(Task to complete):
Print, unchanged, the line containing "this 640×480 image." along with all lines that follow it to the end of the listing.

(Data shown):
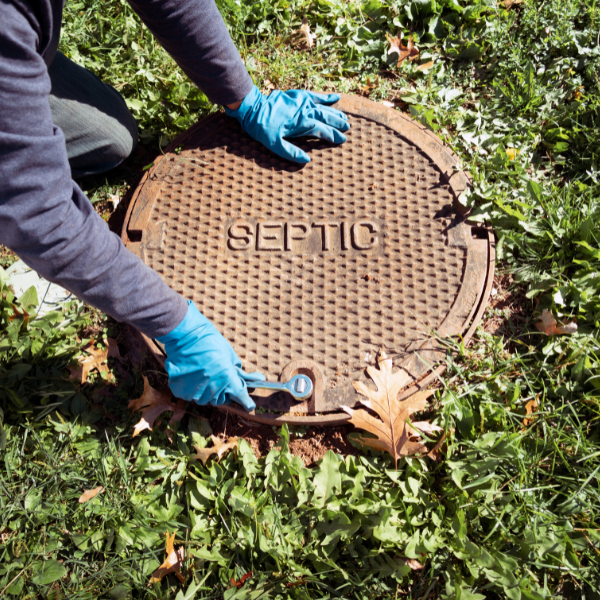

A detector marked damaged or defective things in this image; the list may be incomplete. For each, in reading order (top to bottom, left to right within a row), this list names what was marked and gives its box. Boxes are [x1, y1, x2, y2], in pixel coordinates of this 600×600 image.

rust [122, 94, 492, 426]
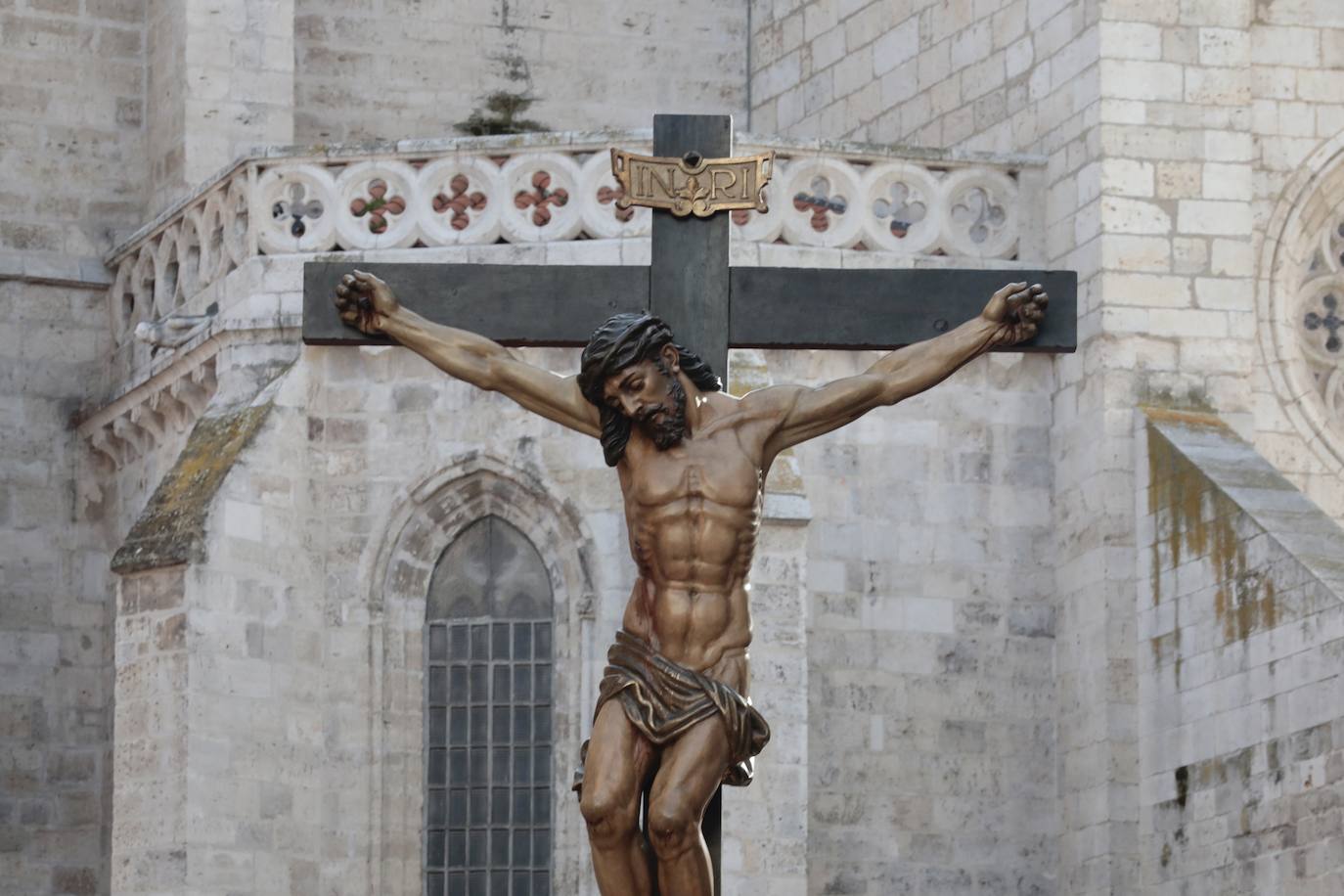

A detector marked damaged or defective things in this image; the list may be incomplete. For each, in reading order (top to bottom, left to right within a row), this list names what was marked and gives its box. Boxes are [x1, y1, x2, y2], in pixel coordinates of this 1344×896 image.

rust stain on stone [113, 405, 275, 574]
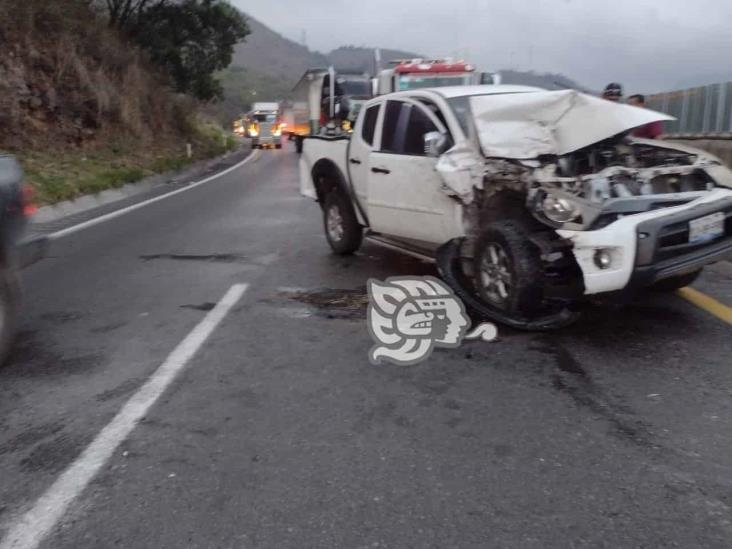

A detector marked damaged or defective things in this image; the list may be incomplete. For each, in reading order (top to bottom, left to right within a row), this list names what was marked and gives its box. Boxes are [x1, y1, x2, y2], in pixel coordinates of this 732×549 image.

damaged hood [472, 89, 672, 158]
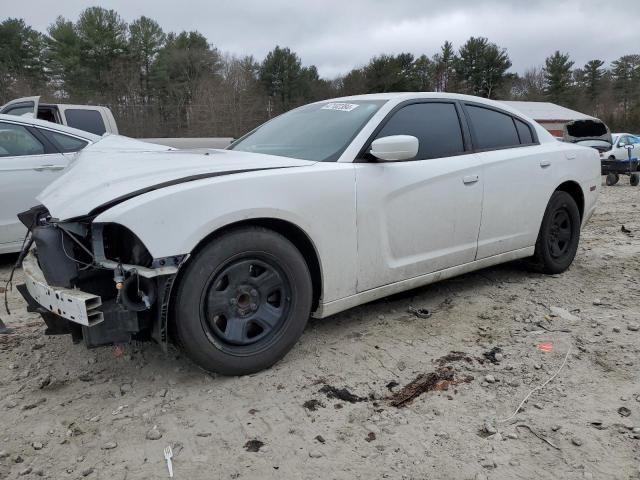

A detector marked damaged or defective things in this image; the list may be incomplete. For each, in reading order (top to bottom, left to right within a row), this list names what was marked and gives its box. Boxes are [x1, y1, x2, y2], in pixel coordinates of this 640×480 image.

crumpled hood [37, 137, 316, 221]
damaged white car [17, 94, 604, 376]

(Exercise solution):
A detector marked damaged or defective things in this image; the list may be incomplete. For each, in reading order (top to bottom, left to right within a row), this list names what was marked and gives its box. Boxes are [x1, y1, x2, y2], in pixel coordinates of this 640×480 image.

crumpled hood [37, 137, 316, 221]
damaged white car [17, 94, 604, 376]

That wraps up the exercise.